< 4th term

Paralogs and orthologs

Last update on the 8th of March, 2018

In eight bacteria all homologs of E. coli ATP-dependent Clp protease ATP-binding subunit ClpX (CLPX_ECOLI) protein, the member of AAA ATPase family, were found and their relationships were established using tree building software.

Table of downloads
File Link
Uniprot report report.ods
Tree in Newick formula tree.tre

Processing the data

tree.tre

The fasta file with CLPX_ECOLI sequence was obtained. Then, proteomes of eight bacteria were concatenated and transformed into BLAST+ database with makeblastdb -in proteomes.fasta -dbtype prot. Then the query was processed: blastp -query clpx.fasta -db ../proteomes/proteomes.fasta -evalue 0.001 -outfmt 7. 30 unique proteins were found. Their sequences were retrieved with seqret and multiple alignment was perfomed by muscle.

The tree was bulit with PHYLIP package. fprotdist was used to calculate distance matrix and fneighbor -data aligned.fprotdist -treetype u has built the tree with UPGMA method. Visualization and editing was performed in MEGA 7 (fig. 1).

Fig. 1. The tree of CLPX_ECOLI homologs in certain range of bacteria.
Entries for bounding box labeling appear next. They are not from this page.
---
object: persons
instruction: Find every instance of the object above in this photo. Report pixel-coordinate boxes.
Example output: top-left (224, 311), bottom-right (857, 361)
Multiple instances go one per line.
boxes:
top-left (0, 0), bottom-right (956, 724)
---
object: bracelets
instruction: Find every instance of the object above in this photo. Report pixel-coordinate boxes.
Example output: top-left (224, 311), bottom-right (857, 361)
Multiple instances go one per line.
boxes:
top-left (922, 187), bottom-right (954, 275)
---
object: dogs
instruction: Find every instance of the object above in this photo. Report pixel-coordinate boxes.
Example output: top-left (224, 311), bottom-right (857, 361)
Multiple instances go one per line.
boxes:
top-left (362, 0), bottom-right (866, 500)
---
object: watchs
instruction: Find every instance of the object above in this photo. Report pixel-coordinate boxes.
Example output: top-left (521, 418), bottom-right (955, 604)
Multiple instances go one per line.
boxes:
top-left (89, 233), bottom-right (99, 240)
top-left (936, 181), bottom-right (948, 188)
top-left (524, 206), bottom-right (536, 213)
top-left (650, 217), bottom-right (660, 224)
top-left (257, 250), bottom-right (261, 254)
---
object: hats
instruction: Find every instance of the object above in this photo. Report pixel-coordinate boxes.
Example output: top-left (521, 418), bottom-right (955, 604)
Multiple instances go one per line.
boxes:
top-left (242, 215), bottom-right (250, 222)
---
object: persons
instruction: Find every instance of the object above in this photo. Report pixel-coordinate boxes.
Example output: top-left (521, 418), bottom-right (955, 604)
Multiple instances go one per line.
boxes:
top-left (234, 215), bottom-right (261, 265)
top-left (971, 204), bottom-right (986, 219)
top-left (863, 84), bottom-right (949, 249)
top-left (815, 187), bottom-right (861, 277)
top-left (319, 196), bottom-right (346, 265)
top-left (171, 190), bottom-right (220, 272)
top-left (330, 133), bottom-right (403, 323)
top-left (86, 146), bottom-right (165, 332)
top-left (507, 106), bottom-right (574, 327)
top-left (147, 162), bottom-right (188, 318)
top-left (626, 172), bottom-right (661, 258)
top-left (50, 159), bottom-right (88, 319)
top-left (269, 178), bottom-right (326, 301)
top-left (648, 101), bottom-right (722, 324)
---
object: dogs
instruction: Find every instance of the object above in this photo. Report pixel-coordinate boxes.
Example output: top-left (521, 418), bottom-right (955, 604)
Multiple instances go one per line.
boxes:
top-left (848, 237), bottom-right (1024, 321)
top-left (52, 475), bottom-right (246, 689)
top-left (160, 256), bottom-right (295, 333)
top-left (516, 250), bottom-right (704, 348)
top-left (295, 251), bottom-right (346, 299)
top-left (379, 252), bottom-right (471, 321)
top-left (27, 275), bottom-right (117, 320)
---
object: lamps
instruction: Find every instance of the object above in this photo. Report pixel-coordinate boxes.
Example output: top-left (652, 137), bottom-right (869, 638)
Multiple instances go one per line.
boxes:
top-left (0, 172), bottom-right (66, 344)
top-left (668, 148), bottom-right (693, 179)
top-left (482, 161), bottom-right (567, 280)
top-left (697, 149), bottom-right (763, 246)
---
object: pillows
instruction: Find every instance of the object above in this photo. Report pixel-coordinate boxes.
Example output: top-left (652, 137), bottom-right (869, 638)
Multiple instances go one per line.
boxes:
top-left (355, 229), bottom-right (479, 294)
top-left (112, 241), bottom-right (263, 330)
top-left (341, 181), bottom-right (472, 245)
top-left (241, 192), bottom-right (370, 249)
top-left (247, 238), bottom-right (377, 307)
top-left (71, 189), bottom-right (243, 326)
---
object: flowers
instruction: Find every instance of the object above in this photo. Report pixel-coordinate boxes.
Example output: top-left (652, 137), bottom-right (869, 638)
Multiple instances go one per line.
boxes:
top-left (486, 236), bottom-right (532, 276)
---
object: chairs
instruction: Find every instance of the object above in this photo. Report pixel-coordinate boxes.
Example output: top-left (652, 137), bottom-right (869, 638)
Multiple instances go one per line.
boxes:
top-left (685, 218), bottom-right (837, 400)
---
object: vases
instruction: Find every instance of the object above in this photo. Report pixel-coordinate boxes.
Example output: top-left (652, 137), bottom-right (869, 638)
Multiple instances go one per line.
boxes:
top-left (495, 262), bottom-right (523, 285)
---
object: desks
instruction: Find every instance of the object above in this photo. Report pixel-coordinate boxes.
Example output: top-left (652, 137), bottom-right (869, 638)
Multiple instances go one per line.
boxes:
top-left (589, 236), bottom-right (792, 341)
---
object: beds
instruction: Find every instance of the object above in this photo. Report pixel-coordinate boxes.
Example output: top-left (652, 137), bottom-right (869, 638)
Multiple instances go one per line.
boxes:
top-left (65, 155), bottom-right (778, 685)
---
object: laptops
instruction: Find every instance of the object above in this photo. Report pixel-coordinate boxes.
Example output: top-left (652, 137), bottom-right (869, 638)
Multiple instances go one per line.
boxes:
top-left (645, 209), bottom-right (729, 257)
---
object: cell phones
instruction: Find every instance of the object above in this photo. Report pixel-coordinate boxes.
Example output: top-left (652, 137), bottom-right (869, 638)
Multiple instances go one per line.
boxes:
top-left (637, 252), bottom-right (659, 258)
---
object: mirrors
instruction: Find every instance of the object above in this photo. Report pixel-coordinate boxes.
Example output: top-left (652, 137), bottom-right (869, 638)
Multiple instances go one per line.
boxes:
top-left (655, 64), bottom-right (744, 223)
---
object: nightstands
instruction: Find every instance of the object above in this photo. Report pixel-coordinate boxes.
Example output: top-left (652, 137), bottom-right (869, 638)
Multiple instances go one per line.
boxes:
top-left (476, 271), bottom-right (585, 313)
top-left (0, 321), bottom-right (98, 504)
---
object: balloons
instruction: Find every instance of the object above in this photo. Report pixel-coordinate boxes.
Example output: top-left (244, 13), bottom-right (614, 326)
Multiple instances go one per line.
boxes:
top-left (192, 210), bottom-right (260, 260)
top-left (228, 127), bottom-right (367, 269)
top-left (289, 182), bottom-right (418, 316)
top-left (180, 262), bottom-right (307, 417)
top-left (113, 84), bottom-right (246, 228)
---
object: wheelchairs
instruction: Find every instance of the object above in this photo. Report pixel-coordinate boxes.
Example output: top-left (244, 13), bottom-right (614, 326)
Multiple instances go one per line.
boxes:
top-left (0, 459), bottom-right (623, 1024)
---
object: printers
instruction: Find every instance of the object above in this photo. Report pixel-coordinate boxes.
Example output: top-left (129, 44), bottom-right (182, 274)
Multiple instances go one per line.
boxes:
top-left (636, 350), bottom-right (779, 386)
Evolutionary relationships

Orthologs and paralogs are presented in fig. 2. Regarding evolution, orthology means protein radiation through speciation, whereas paralogy indicates gene duplication in same host organism.

Fig. 2. Relationships between proteins.
Two orthology groups are bounded in brackets. Pairs of paralogs are coloured in shades of green.

Proteins under scrutiny

report.ods

Protein accession codes were put into Uniprot and corresponding records were obtained. Several meaningful fields were included and report was downloaded as spreadsheet table. Then rows were sorted to reflect tree topology to ease the matching of terms with subtrees.

Fig. 3. Protein names (left) and corresponding families (right) in the tree.

Large subtrees perfectly reflect protein names and protein families (fig. 3) thus proving determination of orthologs and paralogs in fig. 2. All proteins are capable of binding ATP but do various functions in cell such as protein folding and DNA recombination according to GO terms. For HslUV proteases and ATP-dependent zinc metalloproteases the cellular location is defined (cytoplasm and membrane, respectively). 27 out of 30 proteins were inferred from homology and the rest were only predicted.

Molecular phylogeny can display the uncompleteness of Uniprot database. The magnesium chelatase branch is tight but Uniprot records on these three proteins differ on pairwisely lacking several fields. The assembled description consists of protein name and family, ATP and DNA binding capabilities and participance in DNA replication initiation. Other clades only slightly vary in GO terms and keywords inside them.